= Arvid Trolle =

Swedish magnate and politician (c. 1440 – 1505)

Arvid Birgersson, Lord of Bergkvara (c. 1440 – 20 February 1505) was a Swedish magnate and politician in the last decades of Middle Ages. He was justiciar of Östergötland and then of Tiohärad, as well as a Lord High Councillor of Sweden, and once a candidate for Regent. His family coat of arms depict a headless troll whereby some have retrospectively called him Arvid Trolle.

==Biography==
Arvid Birgersson was born as second son of Birger Birgersson of Bergkvara, Bo and Lillö and his wife Kristina Knutsdotter (Aspenäsätten). His elder brother Erik Birgersson was murdered in Lübeck in 1459 which left Arvid as the heir of their family estate.

In 1460s, Arvid sympathized and somewhat supported King Charles VIII of Sweden (Karl Knutsson (Bonde)) in his opposition against the Kalmar Union. He was married with Beata Ivarsdotter, daughter of Ivar Axelsson Tott of Lilloe in Skåne, fiefholder of Gotland, who was in almost open opposition against Danish central government. Ivar Axelsson Tott was King Charles chief ally in late 1460s, had once been promised succession after him by King Charles, but Charles' nephew Sten Sture the Elder managed to wrest the regentship. Iver supported Arvid's election to regent to replace Sten Sture. They succeeded once in a coup at Stockholm, after which the Swedish High Council chose Arvid, but they soon lost their base to Sten Sture who had the support of burghers and peasantry.

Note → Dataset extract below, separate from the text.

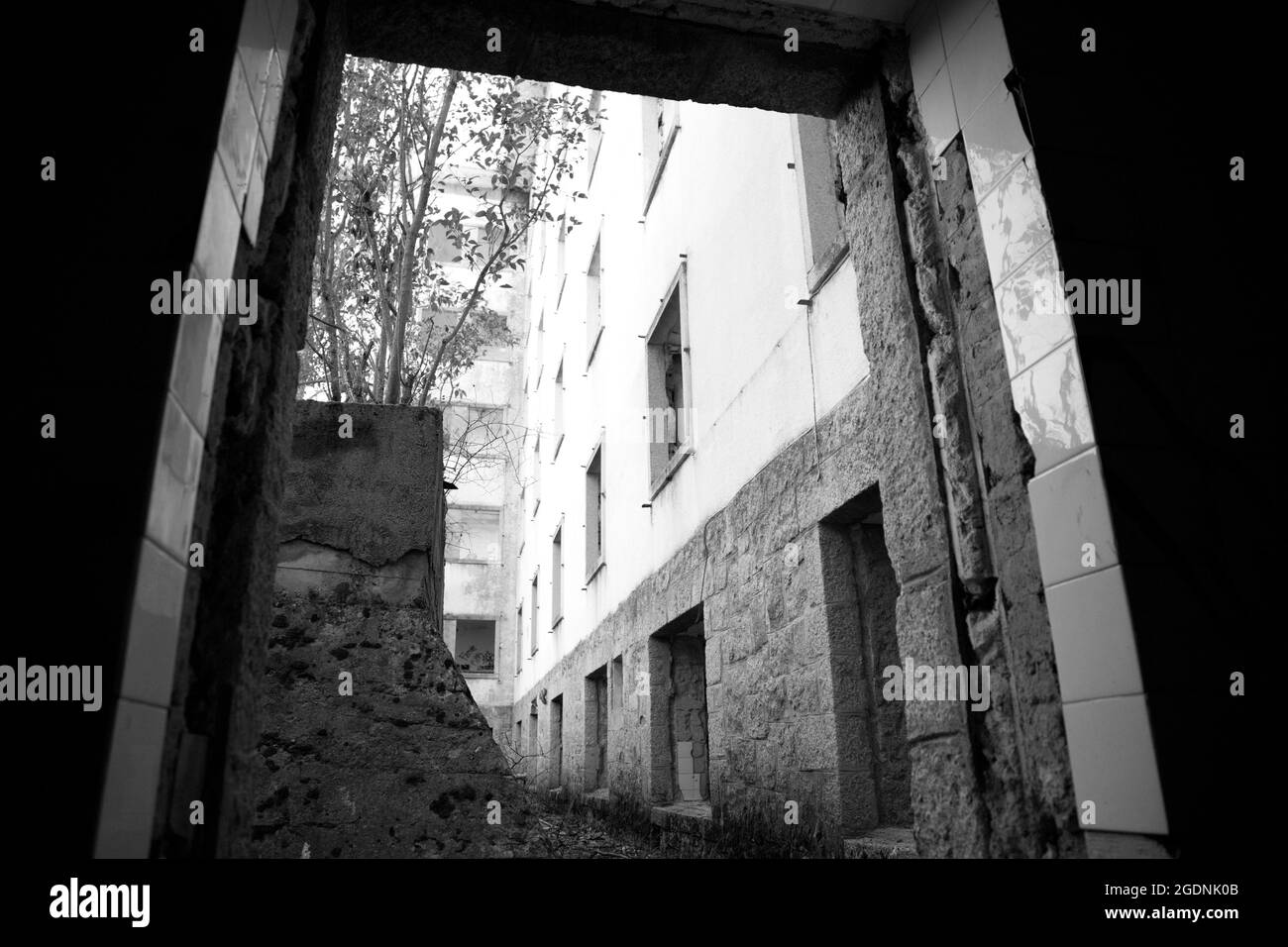 Innen- und Außenansicht eines alten Tuberkulosekrankenhauses an einem Berghang, aus Granitstein, verlassen, geplündert, verbrannt und sehr abgeschreckt Stockfoto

In 1487, Ivar Axelsson Tott died and his daughter Beata Ivarsdotter inherited his lands in Skåne. Beata died soon thereafter and her sizable inheritance became property of the couple's underage children, under guardianship of Arvid.

After Arvid's third marriage with Birgita Turesdotter, daughter of High Constable Ture Turesson Bielke, the leading union-supporter in Sweden, Arvid took a clear stance in support of union with Denmark.

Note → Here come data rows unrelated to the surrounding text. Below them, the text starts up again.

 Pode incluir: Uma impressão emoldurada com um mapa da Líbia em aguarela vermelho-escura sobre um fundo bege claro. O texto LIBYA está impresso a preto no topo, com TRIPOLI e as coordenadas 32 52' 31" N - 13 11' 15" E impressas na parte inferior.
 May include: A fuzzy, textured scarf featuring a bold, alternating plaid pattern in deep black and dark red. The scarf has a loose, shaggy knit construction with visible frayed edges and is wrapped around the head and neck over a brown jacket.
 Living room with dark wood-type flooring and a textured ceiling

Arvid was a leader of the 1497 rebellion against the regency of Sten Sture, which led to enthronement of King Hans of Denmark as ruler of Sweden, and the regency was abolished for four years. In 1501 Swedes revolted against King Hans and Sten Sture returned to regency. Arvid had to flee to Denmark. He died in 1505 at Lillö Castle (Lillø slott) in eastern Scania and was buried in Lund Cathedral.

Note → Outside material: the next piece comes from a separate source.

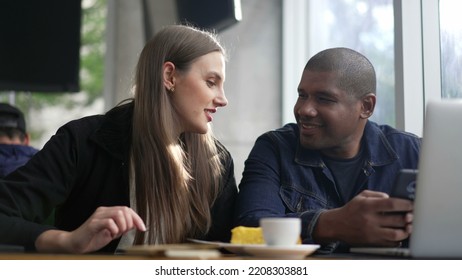 Young Diverse Couple Seated At Coffee Shop Looking At Phone Screen Together. Happy People Using Smartphone Sharing Screen. Authentic Real Life Laugh And Smile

Arvid was his era's major landowner within Scandinavia. Almost 1000 manors in Sweden were in his allodial possession. Additionally he received over 475 manors in Eastern Denmark jure uxoris upon the death of his second wife's father Ivar Axelsson Tott in 1487. He also held as fief counties of Nyköping, Stegeborg and Borgholm.

==Personal life==
Arvid Birgersson married three times:
- Kerstin Jonsdotter of Fållnäs (family of Gädda), married ca. 1459, died before 1465
- Beata Ivarsdotter of Lilloe (Skånish family of Tott) married 1466, died 1487
- Birgita Turesdotter of Kråkerum (family of Bielke), married 23 September 1488, died 1513

He had children from all his three marriages. Eric Trolle (1460-1529) was his son by his first wife. Archbishop Gustav Trolle was his grandson through Eric, and Admiral Herluf Trolle was Arvid's grandson through the second wife.